今っていつなんでしょう?
私は今この記事を書いているわけですが、皆さんがこれをご覧になっている今、それは過去の話なわけですし…。
今回はそんな今と昔、現在と過去のお話です。まずはいつもの通り問題を解いてみましょう。
My son said he learned in school yesterday that the moon ( ) round the earth.
1. goes
2. has been
3. will go
4. went
「わざわざ問題を解かせるってことは、4じゃなくて…」
「あはは。確かにそうなんだけど、『なぜ過去形ではないのか』がわからないとね」
「説明できないとダメ?」
「説明はできなくても、ほぼいつも正解しているのなら大丈夫かな。『自分の力で本番でも解けるか』を想像してみて」
「迷いそう」
「ふふ。じゃあ整理していこう」
『動詞の形とその意味1・2・3』では、動詞の形が変わっているのかどうかに注目してきました。「動詞の形が変わっていれば事実(現在形など)、変わっていなければまだ事実ではない(原形)」ことを表すのでしたね。今回は動詞の形の変わっているものについて、少し掘り下げてみようと思います。

§ **データ行**

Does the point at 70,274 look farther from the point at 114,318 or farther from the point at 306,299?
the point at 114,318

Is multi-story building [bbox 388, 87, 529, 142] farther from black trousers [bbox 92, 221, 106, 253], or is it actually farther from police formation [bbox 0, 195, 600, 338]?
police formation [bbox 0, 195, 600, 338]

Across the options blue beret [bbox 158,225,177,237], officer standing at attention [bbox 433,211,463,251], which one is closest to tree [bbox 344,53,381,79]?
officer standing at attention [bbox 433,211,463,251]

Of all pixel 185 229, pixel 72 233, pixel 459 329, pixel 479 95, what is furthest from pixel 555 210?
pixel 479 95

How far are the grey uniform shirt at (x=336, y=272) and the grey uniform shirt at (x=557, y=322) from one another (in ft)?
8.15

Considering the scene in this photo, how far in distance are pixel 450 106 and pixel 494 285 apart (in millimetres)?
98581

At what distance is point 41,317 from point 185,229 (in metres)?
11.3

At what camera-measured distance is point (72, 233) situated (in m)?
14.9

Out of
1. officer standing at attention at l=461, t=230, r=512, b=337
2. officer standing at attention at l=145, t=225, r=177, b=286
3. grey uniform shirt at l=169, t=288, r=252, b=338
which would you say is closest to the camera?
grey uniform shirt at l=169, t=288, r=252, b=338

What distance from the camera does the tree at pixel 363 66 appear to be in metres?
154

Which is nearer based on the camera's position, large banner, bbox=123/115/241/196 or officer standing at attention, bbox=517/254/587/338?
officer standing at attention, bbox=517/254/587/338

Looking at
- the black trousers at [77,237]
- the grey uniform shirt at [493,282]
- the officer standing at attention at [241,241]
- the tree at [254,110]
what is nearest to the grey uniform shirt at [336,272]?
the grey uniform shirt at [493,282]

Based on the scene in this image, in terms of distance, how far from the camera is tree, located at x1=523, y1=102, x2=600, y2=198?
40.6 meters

§ **取り組む課題**
a: 抜粋によると、『動詞の形とその意味1・2・3』では何に注目してきましたか。
b: エントリのうち、「Based on the scene」を含む行からエントリの最後までを、両端の行も含めてそのまま書き写してください。
抜粋とエントリは互いに関係のない別々の資料です。

§ **解答一覧**
a: 動詞の形が変わっているのかどうかに注目してきました。

b:
Based on the scene in this image, in terms of distance, how far from the camera is tree, located at x1=523, y1=102, x2=600, y2=198?
40.6 meters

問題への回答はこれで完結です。